На фотографиях была запечатлена Ольга с каким-то мужчиной солидной комплекции. Они были пойманы фотографом в разных ситуациях: вот парочка, почти по-семейному держась подручку, выходит из известного Борису ресторана. Вот кавалер услужливо открывает перед своей спутницей дверцу шикарного «ЗИМа». На третьей фотографии Тэсс и её спутник заходили в какой-то дом, судя по массивным резным дубовым дверям – в солидный отель или в подъезд привилегированной жилой высотки.
– Они и сейчас наверняка у него дома, – язвительно сообщила Красовская, довольно закуривая. – Лежат себе в постельке нагишом и над тобой дураком посмеиваются. Ты её тут ждёшь, а она плевать на тебя хотела! Мой чекист мне так об этом и сказа…
Борис поднял на осекшуюся на полуслове и мгновенно побледневшую Красовскую прозревшие глаза. Хорошая актриса – на этот раз она немного переиграла порученную ей роль. Увлеклась и потому выдала себя случайной репликой. Не упомяни Зинаида слово «чекист» и до Бориса не скоро бы дошло, в какую скверную историю его пытаются втравить. Но теперь всё стало ясно, как божий день. После Испании и позже Нефёдову приходилось иметь дело с тайной советской полицией, и он неплохо знал их методы. Лубянские фантазёры любили придумывать разные провокации, чтобы оказавшийся у них под колпаком человек сам наделал глупостей, что называется: «загнал себя за флажки». «Если заговора нет, его можно срежиссировать» – таково было обычное кредо следователей сталинского «ордена меченосцев».

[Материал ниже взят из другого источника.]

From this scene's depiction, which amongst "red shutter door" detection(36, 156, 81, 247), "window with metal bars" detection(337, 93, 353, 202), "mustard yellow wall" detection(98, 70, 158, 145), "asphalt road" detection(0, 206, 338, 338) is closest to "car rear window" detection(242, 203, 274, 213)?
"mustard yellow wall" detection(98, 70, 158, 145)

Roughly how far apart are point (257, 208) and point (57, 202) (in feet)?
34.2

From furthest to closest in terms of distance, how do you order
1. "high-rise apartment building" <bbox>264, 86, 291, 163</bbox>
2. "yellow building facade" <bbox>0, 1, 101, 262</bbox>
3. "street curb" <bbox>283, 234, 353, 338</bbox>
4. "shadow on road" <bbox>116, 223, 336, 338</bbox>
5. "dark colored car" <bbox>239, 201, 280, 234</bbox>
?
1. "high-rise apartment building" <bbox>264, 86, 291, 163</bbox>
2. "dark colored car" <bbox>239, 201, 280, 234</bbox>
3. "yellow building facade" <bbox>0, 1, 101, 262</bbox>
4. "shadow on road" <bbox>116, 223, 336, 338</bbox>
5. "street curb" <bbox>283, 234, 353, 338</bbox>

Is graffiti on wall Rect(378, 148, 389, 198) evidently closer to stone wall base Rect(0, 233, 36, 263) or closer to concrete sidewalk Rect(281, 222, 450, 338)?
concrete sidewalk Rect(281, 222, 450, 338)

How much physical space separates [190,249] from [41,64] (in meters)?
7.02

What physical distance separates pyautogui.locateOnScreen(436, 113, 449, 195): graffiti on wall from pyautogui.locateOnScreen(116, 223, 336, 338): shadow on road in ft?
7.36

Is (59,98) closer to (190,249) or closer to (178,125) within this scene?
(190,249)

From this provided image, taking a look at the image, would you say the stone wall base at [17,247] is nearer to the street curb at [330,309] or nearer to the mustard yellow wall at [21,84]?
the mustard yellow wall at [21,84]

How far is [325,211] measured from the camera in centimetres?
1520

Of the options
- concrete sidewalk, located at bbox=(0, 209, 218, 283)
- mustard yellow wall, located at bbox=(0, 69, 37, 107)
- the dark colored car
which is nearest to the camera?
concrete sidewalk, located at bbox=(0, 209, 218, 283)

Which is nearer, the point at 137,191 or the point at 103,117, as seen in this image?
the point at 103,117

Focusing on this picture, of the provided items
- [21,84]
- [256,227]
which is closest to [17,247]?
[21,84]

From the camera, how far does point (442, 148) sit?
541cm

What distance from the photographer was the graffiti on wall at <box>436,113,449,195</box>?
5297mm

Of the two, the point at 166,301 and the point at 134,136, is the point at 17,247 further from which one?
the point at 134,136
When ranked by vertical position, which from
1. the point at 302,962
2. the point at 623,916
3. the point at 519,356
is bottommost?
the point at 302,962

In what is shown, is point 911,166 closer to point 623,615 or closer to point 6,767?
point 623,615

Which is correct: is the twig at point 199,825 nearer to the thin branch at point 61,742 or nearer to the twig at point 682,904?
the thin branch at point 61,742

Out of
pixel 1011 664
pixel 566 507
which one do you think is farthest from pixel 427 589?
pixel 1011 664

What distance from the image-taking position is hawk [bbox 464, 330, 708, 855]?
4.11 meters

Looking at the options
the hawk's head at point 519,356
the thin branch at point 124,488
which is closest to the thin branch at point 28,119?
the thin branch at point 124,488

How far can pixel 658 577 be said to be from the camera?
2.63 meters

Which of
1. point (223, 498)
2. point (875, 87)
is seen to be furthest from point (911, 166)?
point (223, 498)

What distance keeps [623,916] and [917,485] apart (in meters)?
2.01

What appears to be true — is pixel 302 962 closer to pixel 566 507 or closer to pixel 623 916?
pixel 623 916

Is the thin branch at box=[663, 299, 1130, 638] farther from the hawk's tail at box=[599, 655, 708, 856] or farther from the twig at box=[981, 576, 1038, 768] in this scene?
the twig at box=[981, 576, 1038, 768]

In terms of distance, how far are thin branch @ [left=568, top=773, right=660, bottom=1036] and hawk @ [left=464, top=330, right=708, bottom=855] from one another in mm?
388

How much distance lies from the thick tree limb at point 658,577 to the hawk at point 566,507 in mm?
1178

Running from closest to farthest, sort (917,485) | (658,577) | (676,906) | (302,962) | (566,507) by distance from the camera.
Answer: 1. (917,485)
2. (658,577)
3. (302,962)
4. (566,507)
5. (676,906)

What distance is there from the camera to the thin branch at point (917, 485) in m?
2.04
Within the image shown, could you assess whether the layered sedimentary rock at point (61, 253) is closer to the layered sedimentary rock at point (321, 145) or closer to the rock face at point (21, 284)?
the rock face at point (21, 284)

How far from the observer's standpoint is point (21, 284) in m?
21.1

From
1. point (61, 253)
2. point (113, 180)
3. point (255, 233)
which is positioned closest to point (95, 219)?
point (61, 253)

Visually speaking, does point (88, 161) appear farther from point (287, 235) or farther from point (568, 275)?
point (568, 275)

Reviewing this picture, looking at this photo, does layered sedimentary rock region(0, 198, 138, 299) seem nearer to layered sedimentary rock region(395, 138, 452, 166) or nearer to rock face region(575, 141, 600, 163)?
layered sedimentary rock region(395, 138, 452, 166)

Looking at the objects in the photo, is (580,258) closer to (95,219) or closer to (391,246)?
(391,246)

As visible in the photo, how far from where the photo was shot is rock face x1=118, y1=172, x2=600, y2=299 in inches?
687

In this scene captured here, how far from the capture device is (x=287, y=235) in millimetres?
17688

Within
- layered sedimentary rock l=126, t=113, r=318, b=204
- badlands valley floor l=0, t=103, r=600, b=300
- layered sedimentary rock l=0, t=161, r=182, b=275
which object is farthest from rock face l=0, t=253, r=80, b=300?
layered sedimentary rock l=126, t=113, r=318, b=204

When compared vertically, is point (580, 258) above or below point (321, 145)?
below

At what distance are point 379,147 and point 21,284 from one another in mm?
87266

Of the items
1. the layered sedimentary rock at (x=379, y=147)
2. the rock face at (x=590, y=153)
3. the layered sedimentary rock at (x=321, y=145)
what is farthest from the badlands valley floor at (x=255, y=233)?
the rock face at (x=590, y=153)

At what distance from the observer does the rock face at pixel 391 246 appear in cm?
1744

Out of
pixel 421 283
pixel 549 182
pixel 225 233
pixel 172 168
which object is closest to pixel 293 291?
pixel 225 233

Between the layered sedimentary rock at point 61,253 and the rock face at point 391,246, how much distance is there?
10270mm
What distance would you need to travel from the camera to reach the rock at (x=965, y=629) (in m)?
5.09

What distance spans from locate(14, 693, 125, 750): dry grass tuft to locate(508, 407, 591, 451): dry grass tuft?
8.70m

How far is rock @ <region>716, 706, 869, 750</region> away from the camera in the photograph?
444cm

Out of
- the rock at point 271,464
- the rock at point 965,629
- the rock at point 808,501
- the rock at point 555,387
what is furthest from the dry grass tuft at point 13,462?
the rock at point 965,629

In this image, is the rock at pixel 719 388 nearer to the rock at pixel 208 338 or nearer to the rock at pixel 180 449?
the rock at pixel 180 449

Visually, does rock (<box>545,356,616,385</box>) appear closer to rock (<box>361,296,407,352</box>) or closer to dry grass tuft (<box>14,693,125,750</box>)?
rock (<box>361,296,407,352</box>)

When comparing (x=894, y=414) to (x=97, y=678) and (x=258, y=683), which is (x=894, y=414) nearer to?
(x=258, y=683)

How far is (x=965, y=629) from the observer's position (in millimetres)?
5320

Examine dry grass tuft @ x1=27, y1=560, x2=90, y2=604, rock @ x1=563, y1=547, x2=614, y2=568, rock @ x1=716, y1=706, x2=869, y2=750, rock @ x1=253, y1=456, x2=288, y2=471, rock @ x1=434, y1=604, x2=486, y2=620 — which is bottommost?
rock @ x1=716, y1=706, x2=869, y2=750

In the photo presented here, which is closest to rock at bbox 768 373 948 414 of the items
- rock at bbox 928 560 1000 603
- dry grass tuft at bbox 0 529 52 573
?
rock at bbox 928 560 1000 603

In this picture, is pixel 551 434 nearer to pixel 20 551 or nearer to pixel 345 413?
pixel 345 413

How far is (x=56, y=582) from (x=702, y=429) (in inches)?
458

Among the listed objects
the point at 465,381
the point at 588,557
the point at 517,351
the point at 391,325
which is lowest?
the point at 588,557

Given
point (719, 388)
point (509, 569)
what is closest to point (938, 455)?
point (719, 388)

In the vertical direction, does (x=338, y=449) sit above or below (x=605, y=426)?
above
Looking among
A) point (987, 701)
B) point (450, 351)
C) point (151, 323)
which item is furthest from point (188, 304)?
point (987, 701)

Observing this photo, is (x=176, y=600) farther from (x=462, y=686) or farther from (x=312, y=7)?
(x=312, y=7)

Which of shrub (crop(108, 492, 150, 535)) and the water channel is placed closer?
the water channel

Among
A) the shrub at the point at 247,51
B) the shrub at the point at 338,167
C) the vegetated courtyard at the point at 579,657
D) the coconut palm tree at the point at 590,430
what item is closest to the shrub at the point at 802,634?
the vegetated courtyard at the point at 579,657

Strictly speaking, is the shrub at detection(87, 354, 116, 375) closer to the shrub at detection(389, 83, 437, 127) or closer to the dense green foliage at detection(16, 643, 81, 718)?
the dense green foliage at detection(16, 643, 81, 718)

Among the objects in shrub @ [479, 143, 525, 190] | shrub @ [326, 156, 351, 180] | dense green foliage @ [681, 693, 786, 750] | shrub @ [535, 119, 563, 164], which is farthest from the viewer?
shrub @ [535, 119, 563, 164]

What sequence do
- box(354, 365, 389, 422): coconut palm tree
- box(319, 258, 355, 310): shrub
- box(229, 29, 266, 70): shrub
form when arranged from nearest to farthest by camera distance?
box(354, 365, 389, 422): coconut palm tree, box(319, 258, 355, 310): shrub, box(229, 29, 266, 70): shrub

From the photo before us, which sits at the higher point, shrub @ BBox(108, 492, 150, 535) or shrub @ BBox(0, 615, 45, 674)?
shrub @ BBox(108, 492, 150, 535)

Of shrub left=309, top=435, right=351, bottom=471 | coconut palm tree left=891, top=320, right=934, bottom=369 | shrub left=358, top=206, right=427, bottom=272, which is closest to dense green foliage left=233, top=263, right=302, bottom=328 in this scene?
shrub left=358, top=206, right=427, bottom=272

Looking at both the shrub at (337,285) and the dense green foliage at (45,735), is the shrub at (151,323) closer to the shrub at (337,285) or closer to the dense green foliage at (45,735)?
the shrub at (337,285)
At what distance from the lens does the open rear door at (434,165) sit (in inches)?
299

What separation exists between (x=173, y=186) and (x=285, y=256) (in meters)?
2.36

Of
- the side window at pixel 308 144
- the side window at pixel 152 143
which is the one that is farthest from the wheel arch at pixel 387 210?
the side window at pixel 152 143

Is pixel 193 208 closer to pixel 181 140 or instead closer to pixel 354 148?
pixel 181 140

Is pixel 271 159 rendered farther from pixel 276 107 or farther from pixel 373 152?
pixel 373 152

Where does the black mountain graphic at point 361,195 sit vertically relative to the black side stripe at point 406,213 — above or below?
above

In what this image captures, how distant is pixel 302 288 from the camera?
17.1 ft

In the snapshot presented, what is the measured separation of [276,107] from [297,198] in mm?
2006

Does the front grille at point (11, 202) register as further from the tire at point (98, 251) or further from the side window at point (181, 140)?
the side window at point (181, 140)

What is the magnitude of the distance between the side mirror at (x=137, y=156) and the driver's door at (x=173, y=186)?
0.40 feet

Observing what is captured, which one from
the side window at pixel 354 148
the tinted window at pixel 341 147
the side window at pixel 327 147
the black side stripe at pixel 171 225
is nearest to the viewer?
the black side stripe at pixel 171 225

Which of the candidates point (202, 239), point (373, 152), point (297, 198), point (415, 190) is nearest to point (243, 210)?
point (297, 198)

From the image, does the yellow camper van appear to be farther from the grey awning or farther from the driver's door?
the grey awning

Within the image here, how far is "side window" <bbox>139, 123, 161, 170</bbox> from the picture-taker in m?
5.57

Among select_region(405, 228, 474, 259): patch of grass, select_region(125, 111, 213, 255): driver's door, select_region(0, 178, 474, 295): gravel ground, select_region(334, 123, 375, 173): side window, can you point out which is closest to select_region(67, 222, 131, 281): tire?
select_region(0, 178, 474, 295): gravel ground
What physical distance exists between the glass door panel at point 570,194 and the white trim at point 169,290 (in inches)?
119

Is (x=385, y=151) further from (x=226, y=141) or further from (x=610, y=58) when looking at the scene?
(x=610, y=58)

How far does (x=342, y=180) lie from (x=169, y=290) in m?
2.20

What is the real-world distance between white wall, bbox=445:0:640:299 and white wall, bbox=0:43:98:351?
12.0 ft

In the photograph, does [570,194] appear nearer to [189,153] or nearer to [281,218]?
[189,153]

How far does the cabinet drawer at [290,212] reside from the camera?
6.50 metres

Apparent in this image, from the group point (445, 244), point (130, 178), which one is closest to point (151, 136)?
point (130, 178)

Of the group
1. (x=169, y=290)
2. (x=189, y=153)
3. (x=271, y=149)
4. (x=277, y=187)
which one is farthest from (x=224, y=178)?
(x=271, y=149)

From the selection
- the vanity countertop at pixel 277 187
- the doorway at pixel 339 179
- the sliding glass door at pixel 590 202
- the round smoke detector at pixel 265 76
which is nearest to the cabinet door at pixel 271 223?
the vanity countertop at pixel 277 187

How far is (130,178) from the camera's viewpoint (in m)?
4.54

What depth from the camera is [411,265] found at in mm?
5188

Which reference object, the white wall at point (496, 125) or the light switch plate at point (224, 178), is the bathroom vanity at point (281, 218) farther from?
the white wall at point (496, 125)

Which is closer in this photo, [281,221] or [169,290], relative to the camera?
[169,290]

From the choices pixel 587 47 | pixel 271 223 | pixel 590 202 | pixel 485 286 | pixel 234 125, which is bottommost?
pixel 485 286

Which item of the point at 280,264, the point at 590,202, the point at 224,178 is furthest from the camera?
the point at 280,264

Похоже, те, кто стоял за Красовской, ожидали что лётчик, известный своим взрывным характером, узнав про измену жены, помчится в Москву, и будет пойман во время «покушения» на крупного партийного деятеля. Естественно, потом ни один советский следователь и судья не поверит в то, что поводом для нападения на ответственного советского работника была банальная ревность. Такое преступление могло быть расценено на территории СССР однозначно – только как диверсия против государственного строя.
Мгновенно очнувшийся от наваждения Борис с презрительной улыбкой швырнул фотографии на землю. Ничего более не сказав Красовской, он быстро направился к выходу с танцплощадки.
– Ты ещё пожалеешь об этом, мерзкий ублюдок! – в бессильной ярости взвизгнула за спиной Нефёдова актриса. Не зная, куда выплеснуть накопленный яд, она залепила звонкую пощёчину какому-то упитанному увальню в панаме, удивлённо уставившемуся на бьющуюся в истерике богиню экрана.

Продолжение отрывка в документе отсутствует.